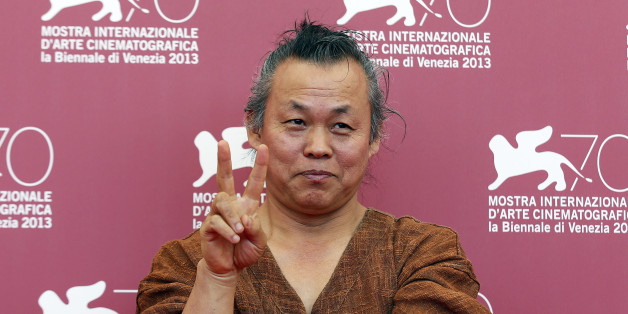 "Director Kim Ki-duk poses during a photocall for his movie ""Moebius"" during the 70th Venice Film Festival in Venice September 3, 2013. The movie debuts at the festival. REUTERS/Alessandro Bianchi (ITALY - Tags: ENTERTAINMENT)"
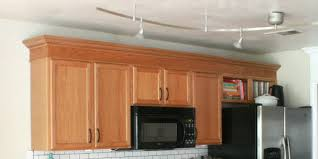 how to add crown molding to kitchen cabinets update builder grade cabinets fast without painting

○ ○ ○ ○ ○ ○ ○

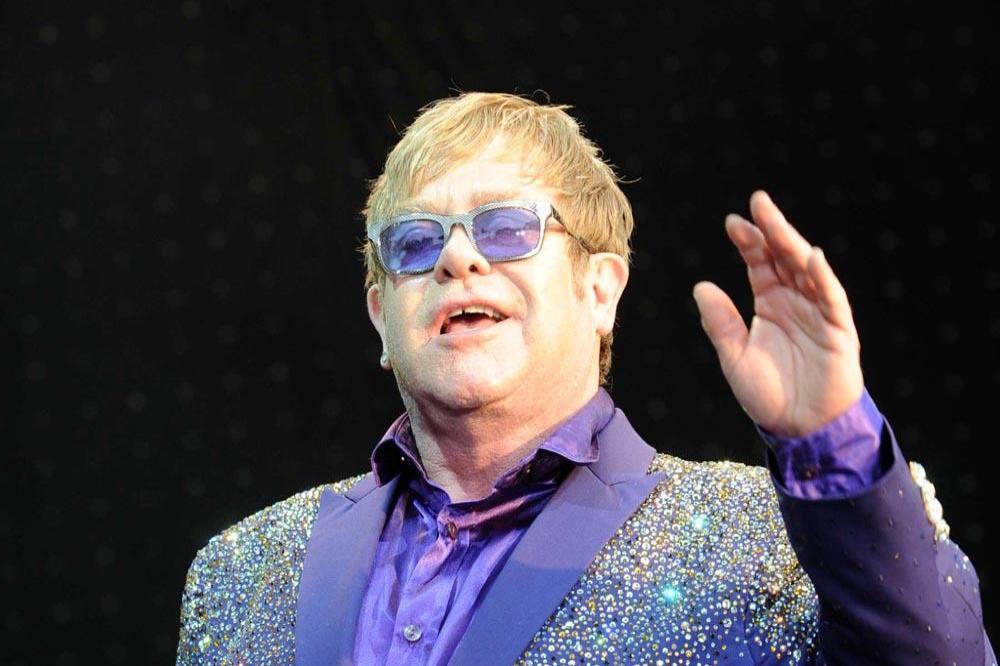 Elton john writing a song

○ ○ ○ ○ ○ ○ ○

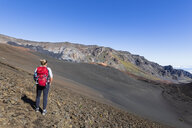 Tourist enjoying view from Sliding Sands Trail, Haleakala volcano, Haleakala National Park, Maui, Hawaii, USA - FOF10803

○ ○ ○ ○ ○ ○ ○

TO DO —
From the listing above, restate verbatim the lines running from the one with "Kim Ki-duk poses" through the one with "how to add crown", inclusive, but not the pictures.

SOLUTION TO THIS EXERCISE —
 "Director Kim Ki-duk poses during a photocall for his movie ""Moebius"" during the 70th Venice Film Festival in Venice September 3, 2013. The movie debuts at the festival. REUTERS/Alessandro Bianchi (ITALY - Tags: ENTERTAINMENT)"
 how to add crown molding to kitchen cabinets update builder grade cabinets fast without painting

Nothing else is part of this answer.